GOD’S BIG PLAN

Sermon Series:Acts

In Acts 9, we find Peter moving from city to city up the Mediterranean coast proclaiming the Gospel and performing miraculous signs and wonders. He does not have his own agenda, but is going with God’s agenda; listening to the Spirit, following His leading. He is in step with the Spirit. The question for him (and us) is this: What happens when you are in step with the Spirit and the Spirit takes a major detour? That’s exactly what happens in chapters 10 and 11. The Book of Acts records the movement of the Gospel, the expanse of the Kingdom of Jesus into the unlikeliest of places; moving out from the epicenter of Jerusalem to the outsiders of Samaria, to the African continent, and throughout Palestine. Up to this point, every new Christian has been from a Jewish background, but that changes dramatically as Luke retells the extension of God’s grace and call to the Gentiles.
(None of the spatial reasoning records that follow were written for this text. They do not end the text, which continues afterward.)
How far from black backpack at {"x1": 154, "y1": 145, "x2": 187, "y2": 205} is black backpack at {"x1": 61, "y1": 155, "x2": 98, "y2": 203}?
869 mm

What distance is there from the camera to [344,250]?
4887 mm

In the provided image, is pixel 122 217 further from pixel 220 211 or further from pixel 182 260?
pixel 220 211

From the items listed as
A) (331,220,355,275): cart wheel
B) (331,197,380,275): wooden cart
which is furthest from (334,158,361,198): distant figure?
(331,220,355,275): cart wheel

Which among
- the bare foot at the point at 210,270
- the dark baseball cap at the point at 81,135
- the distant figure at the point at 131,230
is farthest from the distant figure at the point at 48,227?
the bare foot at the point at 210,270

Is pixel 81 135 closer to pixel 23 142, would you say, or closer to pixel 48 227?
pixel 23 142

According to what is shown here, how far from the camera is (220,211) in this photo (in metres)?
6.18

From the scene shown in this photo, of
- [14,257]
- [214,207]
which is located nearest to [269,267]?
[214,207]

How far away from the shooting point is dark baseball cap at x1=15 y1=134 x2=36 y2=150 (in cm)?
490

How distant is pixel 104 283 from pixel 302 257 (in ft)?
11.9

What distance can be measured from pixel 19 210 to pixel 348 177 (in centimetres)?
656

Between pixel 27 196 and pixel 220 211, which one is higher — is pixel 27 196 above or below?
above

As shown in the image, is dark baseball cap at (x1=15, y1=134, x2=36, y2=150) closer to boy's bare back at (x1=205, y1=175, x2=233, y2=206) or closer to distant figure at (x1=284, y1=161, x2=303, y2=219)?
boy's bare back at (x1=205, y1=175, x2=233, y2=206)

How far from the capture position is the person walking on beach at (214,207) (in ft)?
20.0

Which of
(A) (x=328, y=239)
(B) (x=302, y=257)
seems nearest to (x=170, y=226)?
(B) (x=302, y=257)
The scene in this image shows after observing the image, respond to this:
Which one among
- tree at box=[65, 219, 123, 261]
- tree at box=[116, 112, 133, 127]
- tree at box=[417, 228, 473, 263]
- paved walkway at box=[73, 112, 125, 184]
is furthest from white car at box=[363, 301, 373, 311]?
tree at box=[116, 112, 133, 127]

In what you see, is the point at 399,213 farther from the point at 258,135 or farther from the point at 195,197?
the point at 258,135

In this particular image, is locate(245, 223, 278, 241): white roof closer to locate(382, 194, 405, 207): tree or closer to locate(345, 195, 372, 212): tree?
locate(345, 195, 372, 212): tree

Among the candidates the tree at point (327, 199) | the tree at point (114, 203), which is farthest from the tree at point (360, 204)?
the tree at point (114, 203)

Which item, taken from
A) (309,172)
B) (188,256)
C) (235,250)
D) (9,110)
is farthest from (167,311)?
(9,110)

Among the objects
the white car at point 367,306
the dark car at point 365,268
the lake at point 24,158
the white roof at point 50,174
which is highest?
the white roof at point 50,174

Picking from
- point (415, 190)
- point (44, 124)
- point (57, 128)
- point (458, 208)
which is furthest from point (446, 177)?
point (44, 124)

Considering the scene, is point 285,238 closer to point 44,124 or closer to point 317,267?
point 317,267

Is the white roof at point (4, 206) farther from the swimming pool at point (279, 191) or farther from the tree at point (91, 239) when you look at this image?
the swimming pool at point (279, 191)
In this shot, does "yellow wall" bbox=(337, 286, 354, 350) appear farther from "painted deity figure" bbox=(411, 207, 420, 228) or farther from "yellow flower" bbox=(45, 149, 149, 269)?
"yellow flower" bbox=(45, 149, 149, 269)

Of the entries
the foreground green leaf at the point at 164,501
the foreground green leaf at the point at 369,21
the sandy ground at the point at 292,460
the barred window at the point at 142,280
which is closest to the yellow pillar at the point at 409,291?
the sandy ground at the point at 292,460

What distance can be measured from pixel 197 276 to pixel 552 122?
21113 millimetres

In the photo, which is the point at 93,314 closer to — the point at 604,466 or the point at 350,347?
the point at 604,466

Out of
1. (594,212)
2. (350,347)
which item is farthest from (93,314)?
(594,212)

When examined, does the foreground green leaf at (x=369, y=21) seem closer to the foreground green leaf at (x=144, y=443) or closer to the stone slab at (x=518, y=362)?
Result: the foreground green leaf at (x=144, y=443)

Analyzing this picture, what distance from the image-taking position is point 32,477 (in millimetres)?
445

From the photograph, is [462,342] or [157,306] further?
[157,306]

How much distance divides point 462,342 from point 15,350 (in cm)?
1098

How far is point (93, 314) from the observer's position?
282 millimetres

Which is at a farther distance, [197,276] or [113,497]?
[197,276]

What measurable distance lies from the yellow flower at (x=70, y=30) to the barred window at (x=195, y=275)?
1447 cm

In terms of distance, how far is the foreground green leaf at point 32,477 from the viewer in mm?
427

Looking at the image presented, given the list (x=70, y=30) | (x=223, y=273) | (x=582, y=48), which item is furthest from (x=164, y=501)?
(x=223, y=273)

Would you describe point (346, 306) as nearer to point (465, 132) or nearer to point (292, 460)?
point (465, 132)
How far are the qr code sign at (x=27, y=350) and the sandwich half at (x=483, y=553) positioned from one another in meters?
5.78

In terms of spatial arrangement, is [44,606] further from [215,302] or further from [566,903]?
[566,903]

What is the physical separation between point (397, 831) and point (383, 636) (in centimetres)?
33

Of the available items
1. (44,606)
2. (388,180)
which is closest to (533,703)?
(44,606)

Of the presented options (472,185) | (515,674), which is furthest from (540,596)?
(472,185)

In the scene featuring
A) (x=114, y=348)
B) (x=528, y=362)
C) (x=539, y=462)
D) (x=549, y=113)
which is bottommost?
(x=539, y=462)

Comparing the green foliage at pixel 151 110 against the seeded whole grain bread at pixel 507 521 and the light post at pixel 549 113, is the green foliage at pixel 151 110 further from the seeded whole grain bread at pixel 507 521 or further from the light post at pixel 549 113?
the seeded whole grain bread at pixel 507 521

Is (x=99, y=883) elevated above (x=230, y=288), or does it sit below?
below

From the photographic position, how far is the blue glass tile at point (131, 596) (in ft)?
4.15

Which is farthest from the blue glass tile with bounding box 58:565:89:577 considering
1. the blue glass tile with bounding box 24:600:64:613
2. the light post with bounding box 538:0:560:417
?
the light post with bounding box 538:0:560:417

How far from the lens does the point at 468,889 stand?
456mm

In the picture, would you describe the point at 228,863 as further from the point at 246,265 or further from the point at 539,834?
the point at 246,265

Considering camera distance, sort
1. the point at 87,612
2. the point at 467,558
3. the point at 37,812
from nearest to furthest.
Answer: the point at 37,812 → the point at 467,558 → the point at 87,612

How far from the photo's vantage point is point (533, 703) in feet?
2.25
The story of Peter and Cornelius, which includes angelic visits, disturbing dreams, perfectly synchronized knocks at the door, Peter’s confusion, yet obedience, the Holy Spirit interrupting Peter’s sermon, and Cornelius and his friends and family getting baptized… is an awesome story of the Big Plan of God, the grace of Jesus, and the presence and power of the Holy Spirit as the Gospel comes to the Gentiles. It is a story about conversion, not just Cornelius’s household, but for Peter, also, as he is coming to grips in real time with the ground shaking realization that the box of his assumptions and traditions was breaking under the weight of God’s grace. No one is beyond the outstretched arm of Jesus. Conversion stories are stories about beginnings (new life and new paradigms) but also about ongoings. God, meets us where we are, but (in His grace) doesn’t leave us as we are. To keep in step with the Spirit is to continue to work out the implications of salvation. We are converted to Christ but also converted from self-sufficiency, from ongoing cycles of sin and apathy, from prejudice and ego, from creating wall to isolate ourselves from others. Ongoing repentance. Ongoing conversion. Ongoing transformation. Ongoing trust in the love and grace of Jesus. Ongoing listening to His voice and responding to His invitation.